When I work with the bee-bots, move the tables to the window to leave a clear space in the center of the classroom and to be able to develop the activities on the ground, as this favors (or that I believe) the mobility of the students, To go from one carpet to another, the accidents of the robots by falls from the table to the ground are minimized since it is already worked on the ground, and there are no differences between the teacher and student level since we are all on the ground and not some on small tables and others on the large table.
When working with LegoWedo, either by scheduling from the specific app as from Scratch, I organize the students in four groups of three and they are assigned a half board, so that the three students can be in touch with the robot and the interface of programming by placing one on the short side of the table and the other two, one on each side in the middle of the long part of the table. Two work groups are placed in each table so that they can be close to each other and take advantage of the reflections and advances of the other group, they are close to being able to request help but also when there is a need for a collaborative activity between two groups no longer They have to move around the classroom because they are already close.
We have a pizzar to write with chalk to be able to leave some advice, for the activity and three cork boards where we are going to put important information of a general nature of the robotics workshops. At the moment they are still quite empty but they will be filled with time. Now there is only one relation of all the parts of the wedo2 kit and a manual how to connect wedo2 with Scracth.
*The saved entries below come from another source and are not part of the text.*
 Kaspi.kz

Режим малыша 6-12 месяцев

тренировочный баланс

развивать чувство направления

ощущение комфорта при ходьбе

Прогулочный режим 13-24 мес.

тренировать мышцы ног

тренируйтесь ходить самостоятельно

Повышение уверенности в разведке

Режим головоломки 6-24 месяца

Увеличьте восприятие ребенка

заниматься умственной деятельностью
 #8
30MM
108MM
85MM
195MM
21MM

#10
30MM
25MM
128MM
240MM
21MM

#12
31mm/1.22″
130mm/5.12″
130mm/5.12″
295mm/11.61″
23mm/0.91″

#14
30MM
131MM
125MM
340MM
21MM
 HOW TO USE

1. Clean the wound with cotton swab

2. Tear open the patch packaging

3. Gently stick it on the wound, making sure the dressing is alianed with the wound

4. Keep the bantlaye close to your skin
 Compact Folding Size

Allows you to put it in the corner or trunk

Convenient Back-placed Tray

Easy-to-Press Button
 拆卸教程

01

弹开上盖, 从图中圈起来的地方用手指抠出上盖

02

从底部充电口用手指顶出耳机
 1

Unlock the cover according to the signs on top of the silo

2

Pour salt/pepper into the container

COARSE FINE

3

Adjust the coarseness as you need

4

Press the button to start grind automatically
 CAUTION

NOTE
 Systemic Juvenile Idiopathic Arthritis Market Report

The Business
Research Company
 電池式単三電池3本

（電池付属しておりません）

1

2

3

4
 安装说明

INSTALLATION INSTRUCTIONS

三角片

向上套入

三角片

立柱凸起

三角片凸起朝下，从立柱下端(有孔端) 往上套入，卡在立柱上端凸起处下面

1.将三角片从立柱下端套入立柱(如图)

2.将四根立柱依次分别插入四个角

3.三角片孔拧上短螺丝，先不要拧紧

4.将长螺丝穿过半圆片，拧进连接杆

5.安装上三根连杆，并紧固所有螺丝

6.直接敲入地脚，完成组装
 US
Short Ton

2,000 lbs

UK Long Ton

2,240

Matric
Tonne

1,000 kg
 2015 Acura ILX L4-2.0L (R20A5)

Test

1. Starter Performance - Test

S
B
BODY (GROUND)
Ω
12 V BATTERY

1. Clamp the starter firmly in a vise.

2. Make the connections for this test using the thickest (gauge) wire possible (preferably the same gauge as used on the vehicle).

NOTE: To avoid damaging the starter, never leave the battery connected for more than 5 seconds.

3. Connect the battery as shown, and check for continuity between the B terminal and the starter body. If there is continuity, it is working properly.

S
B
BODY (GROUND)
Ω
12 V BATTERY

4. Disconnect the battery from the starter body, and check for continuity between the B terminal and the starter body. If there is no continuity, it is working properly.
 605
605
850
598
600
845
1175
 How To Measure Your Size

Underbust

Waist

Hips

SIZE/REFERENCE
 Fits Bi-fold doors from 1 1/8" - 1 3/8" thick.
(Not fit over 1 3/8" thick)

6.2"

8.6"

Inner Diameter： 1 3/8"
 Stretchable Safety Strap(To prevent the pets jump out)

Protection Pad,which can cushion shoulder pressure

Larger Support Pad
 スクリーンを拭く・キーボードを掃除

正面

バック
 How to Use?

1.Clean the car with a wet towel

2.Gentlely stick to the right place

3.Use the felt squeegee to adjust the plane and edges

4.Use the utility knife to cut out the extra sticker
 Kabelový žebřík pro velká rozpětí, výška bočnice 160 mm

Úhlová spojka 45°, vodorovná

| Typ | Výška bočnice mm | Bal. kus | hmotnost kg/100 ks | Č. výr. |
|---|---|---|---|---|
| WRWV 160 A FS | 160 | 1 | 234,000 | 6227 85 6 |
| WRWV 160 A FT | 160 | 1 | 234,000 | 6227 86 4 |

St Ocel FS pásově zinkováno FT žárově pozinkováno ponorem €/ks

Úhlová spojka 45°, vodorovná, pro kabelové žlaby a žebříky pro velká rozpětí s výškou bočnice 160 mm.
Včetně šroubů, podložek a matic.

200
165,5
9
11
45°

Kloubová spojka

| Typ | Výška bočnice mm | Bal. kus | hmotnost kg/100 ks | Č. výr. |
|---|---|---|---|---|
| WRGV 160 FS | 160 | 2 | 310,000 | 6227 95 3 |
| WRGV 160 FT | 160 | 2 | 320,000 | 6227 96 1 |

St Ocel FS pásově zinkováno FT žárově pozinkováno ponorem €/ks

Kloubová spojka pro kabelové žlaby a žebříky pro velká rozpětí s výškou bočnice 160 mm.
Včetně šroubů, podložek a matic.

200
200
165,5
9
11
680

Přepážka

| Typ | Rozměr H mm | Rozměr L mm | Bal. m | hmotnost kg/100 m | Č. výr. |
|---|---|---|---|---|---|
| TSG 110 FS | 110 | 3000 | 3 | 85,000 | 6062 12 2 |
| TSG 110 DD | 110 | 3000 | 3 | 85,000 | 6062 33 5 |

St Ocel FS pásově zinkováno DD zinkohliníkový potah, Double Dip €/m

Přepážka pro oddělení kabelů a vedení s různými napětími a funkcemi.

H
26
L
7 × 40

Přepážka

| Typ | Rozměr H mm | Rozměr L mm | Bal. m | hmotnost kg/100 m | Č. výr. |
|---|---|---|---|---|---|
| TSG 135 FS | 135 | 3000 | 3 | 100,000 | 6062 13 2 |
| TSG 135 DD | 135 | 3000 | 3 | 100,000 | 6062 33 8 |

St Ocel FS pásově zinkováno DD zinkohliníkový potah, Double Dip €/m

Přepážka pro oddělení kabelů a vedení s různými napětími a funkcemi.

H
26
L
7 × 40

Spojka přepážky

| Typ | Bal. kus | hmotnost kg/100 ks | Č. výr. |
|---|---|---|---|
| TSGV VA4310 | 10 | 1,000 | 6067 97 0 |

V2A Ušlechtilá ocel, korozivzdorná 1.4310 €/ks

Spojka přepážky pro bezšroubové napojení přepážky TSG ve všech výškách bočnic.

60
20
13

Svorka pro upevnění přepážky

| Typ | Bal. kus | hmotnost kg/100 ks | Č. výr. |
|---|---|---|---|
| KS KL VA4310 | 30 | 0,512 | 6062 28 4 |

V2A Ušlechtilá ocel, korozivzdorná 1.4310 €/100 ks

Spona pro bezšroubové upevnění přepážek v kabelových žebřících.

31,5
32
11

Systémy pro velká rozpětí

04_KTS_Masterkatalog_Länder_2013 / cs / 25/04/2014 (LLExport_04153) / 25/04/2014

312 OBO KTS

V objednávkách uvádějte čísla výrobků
The teacher’s table faces the wall since I do not use it when the students are in the classroom. This should not occupy a main space in the organization of space.
As you could have seen, there are no chairs for the students since as the work sessions are only 1 hour long and the activities tend to favor the students’ movement through space, they were more of a hindrance than a solution. So also when the younger students come to work with bee-bots, the chairs do not occupy any space and the students can take advantage of it.
Another feature that I like about my classroom is the fact that the tables have two fitters with a plastic “drawer” inserted into it. In the first place to try to keep the pieces of Lego we use during the construction of the robots inside and minimize the loss of irrigation and, above all, as a test bench for robot programming. When doing the tests in a “drawer” we avoid falls that can break the material.
In addition it is a room with lots of natural lighting. This way we avoid the energy expenditure of blooms and favor a warmer and more cozy work environment, since we are located in a city where the sun shines for most of the days of the year.
As an improvement, it would be good to have a projector to show the students the programming sequences, but always being very small groups that do not have chairs to sit, when necessary, use the desktop computer.
I hope you liked the classroom and could provide some kind of criticism or improvement. It will always be welcome.
I also leave you the direct link to the robotic section of the school website where you can see the activities that we are developing. The text is in Catalan, which I suppose many of you do not speak, but an image is worth a thousand words.